Records of scene-based questions
::::::::::

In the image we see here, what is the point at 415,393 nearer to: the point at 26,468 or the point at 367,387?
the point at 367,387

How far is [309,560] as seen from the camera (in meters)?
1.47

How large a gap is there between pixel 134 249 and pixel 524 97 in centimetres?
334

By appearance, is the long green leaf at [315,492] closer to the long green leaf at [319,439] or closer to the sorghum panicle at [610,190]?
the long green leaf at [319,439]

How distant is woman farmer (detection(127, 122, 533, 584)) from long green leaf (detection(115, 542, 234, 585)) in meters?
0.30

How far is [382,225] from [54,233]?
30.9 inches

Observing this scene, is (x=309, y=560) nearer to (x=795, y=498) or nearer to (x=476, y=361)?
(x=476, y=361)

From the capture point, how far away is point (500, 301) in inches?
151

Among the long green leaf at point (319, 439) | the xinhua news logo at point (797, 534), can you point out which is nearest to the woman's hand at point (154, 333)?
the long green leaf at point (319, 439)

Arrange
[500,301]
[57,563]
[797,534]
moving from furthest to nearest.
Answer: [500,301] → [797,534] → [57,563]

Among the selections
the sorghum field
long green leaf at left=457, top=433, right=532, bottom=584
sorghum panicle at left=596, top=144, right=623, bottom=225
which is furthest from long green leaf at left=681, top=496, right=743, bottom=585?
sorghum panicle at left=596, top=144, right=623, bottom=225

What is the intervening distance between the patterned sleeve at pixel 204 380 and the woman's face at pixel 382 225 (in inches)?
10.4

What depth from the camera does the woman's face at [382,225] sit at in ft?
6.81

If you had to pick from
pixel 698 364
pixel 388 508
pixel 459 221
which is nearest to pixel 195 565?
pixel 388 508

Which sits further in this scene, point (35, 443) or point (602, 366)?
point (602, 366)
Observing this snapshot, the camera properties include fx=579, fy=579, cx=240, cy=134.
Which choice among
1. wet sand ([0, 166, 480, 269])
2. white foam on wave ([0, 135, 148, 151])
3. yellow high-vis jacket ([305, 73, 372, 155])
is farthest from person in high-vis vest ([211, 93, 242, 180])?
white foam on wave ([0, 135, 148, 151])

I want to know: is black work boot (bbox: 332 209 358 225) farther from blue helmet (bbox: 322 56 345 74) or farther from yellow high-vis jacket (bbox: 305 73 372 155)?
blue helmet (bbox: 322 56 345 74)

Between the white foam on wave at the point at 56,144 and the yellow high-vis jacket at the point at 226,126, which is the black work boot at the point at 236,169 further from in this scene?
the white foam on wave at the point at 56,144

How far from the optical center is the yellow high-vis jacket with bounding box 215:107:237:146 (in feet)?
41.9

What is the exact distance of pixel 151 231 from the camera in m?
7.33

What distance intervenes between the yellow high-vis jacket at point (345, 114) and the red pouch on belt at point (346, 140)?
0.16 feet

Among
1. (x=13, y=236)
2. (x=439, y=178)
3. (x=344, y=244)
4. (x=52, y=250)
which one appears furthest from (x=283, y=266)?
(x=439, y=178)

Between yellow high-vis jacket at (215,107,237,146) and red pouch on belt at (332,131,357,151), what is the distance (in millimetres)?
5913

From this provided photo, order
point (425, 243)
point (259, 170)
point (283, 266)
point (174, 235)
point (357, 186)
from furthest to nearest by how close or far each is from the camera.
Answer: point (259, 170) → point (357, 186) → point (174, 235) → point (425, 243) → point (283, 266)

::::::::::

§ **What you have to do**
With both ends included, please retype exactly the lines from the line containing "Between yellow high-vis" to the final line of the data.

§ **The solution**
Between yellow high-vis jacket at (215,107,237,146) and red pouch on belt at (332,131,357,151), what is the distance (in millimetres)?
5913

From this provided photo, order
point (425, 243)
point (259, 170)
point (283, 266)
point (174, 235)
point (357, 186)
from furthest to nearest by how close or far each is from the camera.
Answer: point (259, 170) → point (357, 186) → point (174, 235) → point (425, 243) → point (283, 266)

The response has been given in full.